ヘリクツは身を助ける 『われ笑う、ゆえにわれあり』 #213

哲学書というと、眉間にシワが寄る気がしませんか?

分厚くて、一文が長くて、翻訳調で、屁理屈っぽくて、意味不明。

なんでこんなに詳しいかといいますと、いちおう哲学科卒だからです……。読むのにめちゃくちゃ苦労した本もいっぱいあります。というか、そんな本しかない!

のですが、哲学教授の土屋賢二さんのエッセイは違う。あらゆる人生の悩みと苦悩と失敗とダメダメを、笑いに変えてくれます。

「週刊文春」に連載されたエッセイをまとめた本です。

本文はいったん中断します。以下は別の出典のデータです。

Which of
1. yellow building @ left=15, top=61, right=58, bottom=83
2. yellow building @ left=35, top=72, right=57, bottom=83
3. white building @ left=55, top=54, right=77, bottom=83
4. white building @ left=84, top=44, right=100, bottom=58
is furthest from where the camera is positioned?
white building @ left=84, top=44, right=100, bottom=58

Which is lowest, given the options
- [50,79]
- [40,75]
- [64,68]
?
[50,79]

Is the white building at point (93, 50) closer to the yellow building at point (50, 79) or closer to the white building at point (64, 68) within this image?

会社員時代、ツチヤ教授のエッセイが読みたくて、「週刊文春」のある喫茶店でランチを食べていました。

ツッコミのいないひとり漫才といいましょうか。

自虐を超えるひとり笑いといいましょうか。

ヘリクツをこねすぎて蹴られてしまうみじめなおじさんの姿が目に浮かんでしまうのです(勝手な想像です)。

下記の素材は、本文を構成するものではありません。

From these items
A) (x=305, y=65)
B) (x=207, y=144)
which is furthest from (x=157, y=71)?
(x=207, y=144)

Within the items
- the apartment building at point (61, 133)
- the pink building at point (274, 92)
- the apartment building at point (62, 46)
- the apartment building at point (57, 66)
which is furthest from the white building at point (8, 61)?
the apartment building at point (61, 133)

脳科学者の茂木健一郎先生によると、ユーモアとは知性なのだそう。自分たちの置かれている状況を客観的に認識する「メタ認知」こそ、ユーモアに通じるからです。

ツチヤ教授はお茶の水女子大学名誉教授で哲学者ですが、本にはほとんど哲学の話は出てきません。日常的な妻とのおしゃべり、秘書とのやり取り、学生との授業風景がほとんど。

そこに、知性を感じる!

……かどうかは分かりませんが、笑えることは確かです。

古代ギリシャの哲学者ソクラテスだって、見方を変えればただの偏屈親父でしょう。道行く人に議論をふっかけて、「こいつ、なんも考えてねえじゃん!」って。やなヤツ!

ツチヤ教授の論理に触れると、哲学の見方が変わるかも。